:: EXTRAIT CITÉ ::

202 C'est encore la Cananéenne, cette étrangère, qui, par sa confiance têtue, lui arrache la guérison de sa fille et ce cri d'admiration « 0 femme, elle est grande ta foi ! » 203

Ce faisant, Jésus propose une autre conception du féminin.

Non plus la passivité qui serait résignation et soumission servile. Mais l'obéissance de la servante amoureuse. Non pas l'infériorité de l'impuissance. Mais la force de celui qui, tel l'apôtre Paul, "met son orgueil dans (ses) faiblesses ". Le féminin, c'est cette disponibilité, cet accueil dont Marie est le modèle.

Plus et mieux que l'homme, la femme est ouverture au « don de Dieu ». Ce « creux » qui la caractérise, trop souvent objet de répugnance, est au contraire, selon le mot d'un théologien, « une vacuité éternelle ». Vide accueillant la plénitude de Dieu. Plénitude inaccessible à l'homme trop plein de lui-même.

Cet accueil est la vertu même du Dieu de Jésus-Christ. Non pas le « Dieu des armées, refuge », « rocher », « bouclier », « grand roi de toute la terre », « Dieu redoutable ». Mais le Dieu tendresse, le Dieu faiblesse dont a si bien su parler le Père Varillon
204. Un Dieu qui aime ses créatures au point de s'en rendre dépendant ! Une poétesse, Marie Noël, a traduit cette découverte du Dieu de la Bonne Nouvelle : « Le Christ nous a affranchis de Moïse » 205.

Une parabole illustre cette figure du Dieu chrétien. Celle du Père de l'enfant prodigue. Un père qui ouvre ses bras au pécheur repenti, lui pardonne et le reçoit comme le ferait une mère. Un Dieu « maternellement paternel », a écrit François de Sales. Rembrandt l'avait compris qui a donné au père une main d'homme et une main de femme.

:::

Recopiez mot pour mot l'extrait entier sur la conception du féminin proposée par Jésus. Les items proviennent d'une source distincte de l'extrait.

:: DONNÉES BRUTES ::

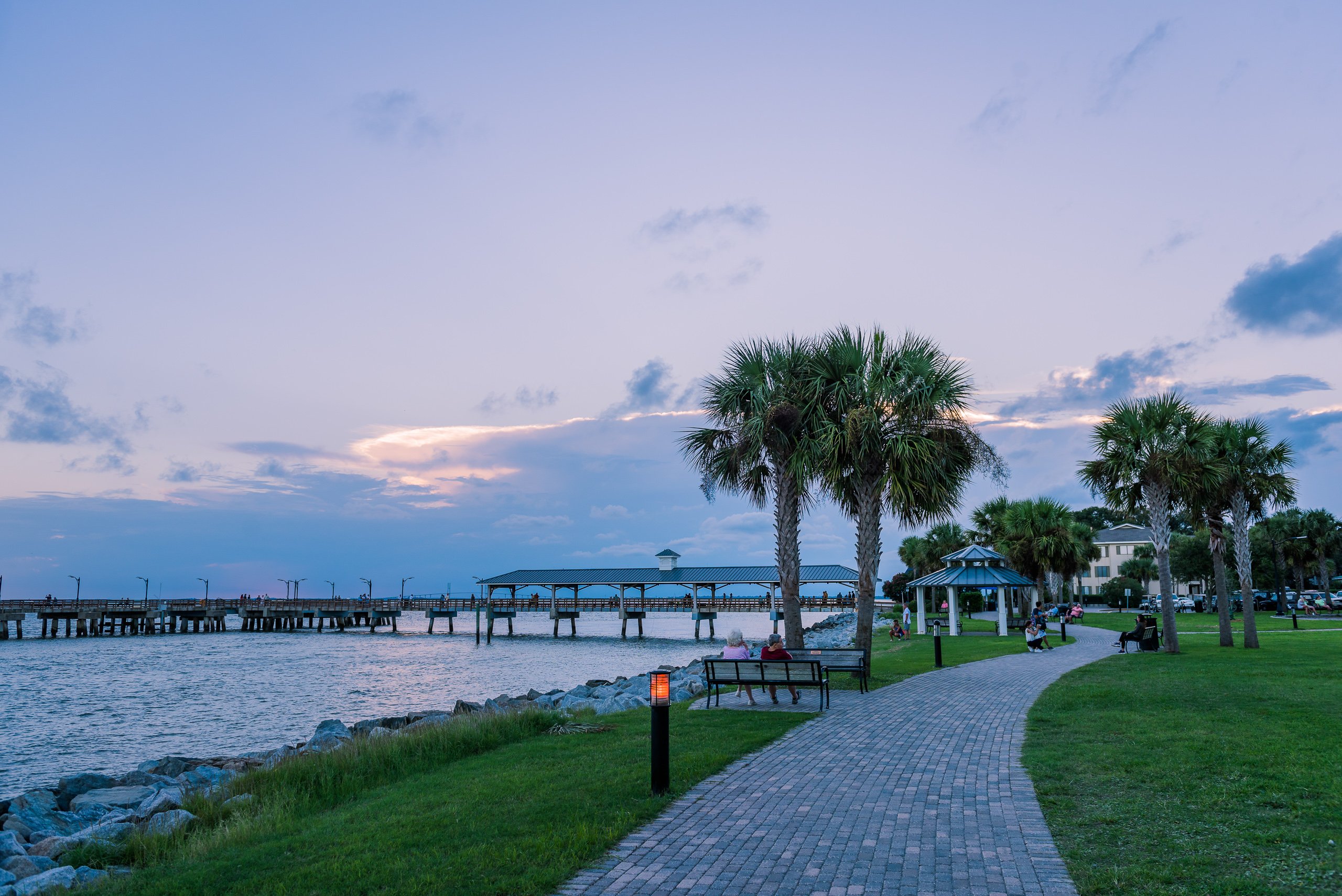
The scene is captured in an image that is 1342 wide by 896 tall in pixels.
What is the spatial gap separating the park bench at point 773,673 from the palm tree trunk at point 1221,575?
18.5 metres

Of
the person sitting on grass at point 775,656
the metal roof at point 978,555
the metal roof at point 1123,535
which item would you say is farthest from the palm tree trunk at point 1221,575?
the metal roof at point 1123,535

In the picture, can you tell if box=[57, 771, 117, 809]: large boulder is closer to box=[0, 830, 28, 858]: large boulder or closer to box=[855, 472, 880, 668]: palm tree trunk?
box=[0, 830, 28, 858]: large boulder

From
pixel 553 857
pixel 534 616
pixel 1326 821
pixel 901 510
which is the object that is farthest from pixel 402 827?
pixel 534 616

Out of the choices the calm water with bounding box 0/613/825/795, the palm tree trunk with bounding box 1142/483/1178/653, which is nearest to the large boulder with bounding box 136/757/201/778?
the calm water with bounding box 0/613/825/795

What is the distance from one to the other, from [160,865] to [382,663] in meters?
49.5

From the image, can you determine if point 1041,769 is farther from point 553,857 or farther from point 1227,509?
point 1227,509

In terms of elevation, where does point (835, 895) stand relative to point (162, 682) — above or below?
above

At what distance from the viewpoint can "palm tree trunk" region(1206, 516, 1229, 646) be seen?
1051 inches

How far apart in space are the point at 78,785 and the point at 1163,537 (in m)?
27.1

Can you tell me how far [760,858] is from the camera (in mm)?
6418

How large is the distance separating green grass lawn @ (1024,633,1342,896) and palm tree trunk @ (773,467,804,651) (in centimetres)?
627

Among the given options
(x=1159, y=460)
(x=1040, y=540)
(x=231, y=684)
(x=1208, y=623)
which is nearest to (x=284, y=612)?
(x=231, y=684)

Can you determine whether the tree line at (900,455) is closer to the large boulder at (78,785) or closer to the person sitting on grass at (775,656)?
the person sitting on grass at (775,656)

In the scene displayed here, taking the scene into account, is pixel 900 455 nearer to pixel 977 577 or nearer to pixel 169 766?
pixel 169 766
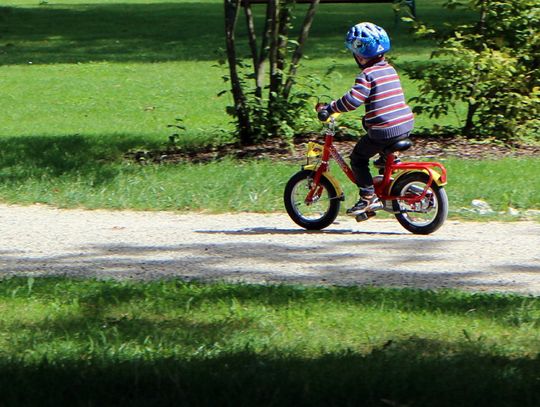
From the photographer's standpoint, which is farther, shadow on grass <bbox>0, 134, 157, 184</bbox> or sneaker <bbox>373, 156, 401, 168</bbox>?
shadow on grass <bbox>0, 134, 157, 184</bbox>

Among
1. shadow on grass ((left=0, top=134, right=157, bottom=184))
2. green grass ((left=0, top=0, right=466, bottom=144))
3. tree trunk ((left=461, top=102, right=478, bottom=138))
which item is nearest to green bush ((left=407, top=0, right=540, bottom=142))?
tree trunk ((left=461, top=102, right=478, bottom=138))

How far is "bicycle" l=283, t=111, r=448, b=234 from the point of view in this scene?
8.52 metres

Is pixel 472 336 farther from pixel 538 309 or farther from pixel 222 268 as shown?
pixel 222 268

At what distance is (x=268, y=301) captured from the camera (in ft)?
20.9

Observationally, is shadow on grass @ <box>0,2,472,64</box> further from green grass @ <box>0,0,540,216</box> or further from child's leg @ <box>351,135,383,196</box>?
child's leg @ <box>351,135,383,196</box>

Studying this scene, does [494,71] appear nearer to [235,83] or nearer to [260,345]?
[235,83]

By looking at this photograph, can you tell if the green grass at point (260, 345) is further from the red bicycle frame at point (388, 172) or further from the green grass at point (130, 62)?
the green grass at point (130, 62)

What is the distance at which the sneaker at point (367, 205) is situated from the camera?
28.8 ft

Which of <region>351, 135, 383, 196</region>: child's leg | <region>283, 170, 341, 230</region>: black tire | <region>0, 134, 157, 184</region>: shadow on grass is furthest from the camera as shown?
<region>0, 134, 157, 184</region>: shadow on grass

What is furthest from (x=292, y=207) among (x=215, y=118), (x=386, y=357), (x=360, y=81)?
(x=215, y=118)

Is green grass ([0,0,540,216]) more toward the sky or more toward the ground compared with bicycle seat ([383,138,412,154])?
more toward the ground

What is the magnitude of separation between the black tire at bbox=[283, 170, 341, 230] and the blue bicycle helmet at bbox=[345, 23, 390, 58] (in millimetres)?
1048

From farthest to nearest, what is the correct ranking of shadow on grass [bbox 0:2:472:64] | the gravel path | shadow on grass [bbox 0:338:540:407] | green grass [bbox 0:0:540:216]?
shadow on grass [bbox 0:2:472:64], green grass [bbox 0:0:540:216], the gravel path, shadow on grass [bbox 0:338:540:407]

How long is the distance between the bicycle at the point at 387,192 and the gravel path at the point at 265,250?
0.46 feet
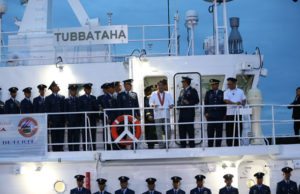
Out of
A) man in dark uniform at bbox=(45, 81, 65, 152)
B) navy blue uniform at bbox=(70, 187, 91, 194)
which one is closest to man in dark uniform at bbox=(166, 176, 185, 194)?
navy blue uniform at bbox=(70, 187, 91, 194)

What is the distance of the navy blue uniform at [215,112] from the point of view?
15820 mm

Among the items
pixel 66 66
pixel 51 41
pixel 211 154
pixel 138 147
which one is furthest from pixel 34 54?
pixel 211 154

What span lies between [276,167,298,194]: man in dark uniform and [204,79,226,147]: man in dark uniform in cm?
185

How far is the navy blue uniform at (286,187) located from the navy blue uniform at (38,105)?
6.18 metres

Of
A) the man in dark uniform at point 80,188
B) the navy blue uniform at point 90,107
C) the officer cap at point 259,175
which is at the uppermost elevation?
the navy blue uniform at point 90,107

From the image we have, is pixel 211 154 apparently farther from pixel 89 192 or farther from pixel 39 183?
pixel 39 183

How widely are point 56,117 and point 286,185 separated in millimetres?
5914

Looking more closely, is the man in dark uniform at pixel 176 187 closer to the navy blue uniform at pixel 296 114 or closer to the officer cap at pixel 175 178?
the officer cap at pixel 175 178

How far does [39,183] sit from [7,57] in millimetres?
5078

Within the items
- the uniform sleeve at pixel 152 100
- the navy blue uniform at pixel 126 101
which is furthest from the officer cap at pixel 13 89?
the uniform sleeve at pixel 152 100

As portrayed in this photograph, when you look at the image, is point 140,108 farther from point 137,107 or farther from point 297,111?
point 297,111

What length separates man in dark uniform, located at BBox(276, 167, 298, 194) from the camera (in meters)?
15.0

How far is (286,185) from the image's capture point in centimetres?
1502

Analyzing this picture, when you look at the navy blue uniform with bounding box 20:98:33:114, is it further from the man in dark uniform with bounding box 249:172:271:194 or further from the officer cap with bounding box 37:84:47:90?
the man in dark uniform with bounding box 249:172:271:194
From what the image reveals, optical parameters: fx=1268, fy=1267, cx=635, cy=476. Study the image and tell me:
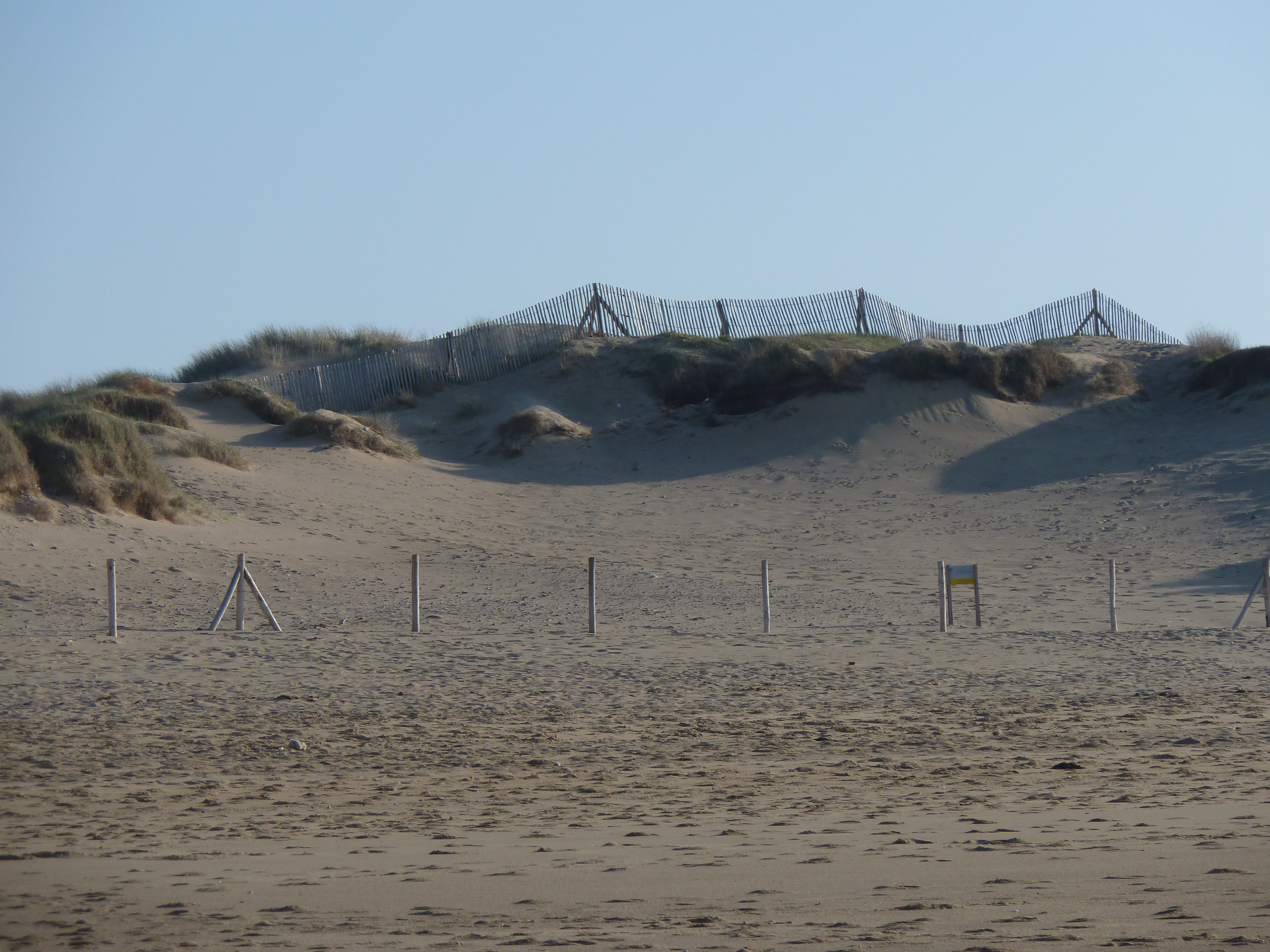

:::

● **RÉPONSE ATTENDUE**:
202 C'est encore la Cananéenne, cette étrangère, qui, par sa confiance têtue, lui arrache la guérison de sa fille et ce cri d'admiration « 0 femme, elle est grande ta foi ! » 203

Ce faisant, Jésus propose une autre conception du féminin.

Non plus la passivité qui serait résignation et soumission servile. Mais l'obéissance de la servante amoureuse. Non pas l'infériorité de l'impuissance. Mais la force de celui qui, tel l'apôtre Paul, "met son orgueil dans (ses) faiblesses ". Le féminin, c'est cette disponibilité, cet accueil dont Marie est le modèle.

Plus et mieux que l'homme, la femme est ouverture au « don de Dieu ». Ce « creux » qui la caractérise, trop souvent objet de répugnance, est au contraire, selon le mot d'un théologien, « une vacuité éternelle ». Vide accueillant la plénitude de Dieu. Plénitude inaccessible à l'homme trop plein de lui-même.

Cet accueil est la vertu même du Dieu de Jésus-Christ. Non pas le « Dieu des armées, refuge », « rocher », « bouclier », « grand roi de toute la terre », « Dieu redoutable ». Mais le Dieu tendresse, le Dieu faiblesse dont a si bien su parler le Père Varillon
204. Un Dieu qui aime ses créatures au point de s'en rendre dépendant ! Une poétesse, Marie Noël, a traduit cette découverte du Dieu de la Bonne Nouvelle : « Le Christ nous a affranchis de Moïse » 205.

Une parabole illustre cette figure du Dieu chrétien. Celle du Père de l'enfant prodigue. Un père qui ouvre ses bras au pécheur repenti, lui pardonne et le reçoit comme le ferait une mère. Un Dieu « maternellement paternel », a écrit François de Sales. Rembrandt l'avait compris qui a donné au père une main d'homme et une main de femme.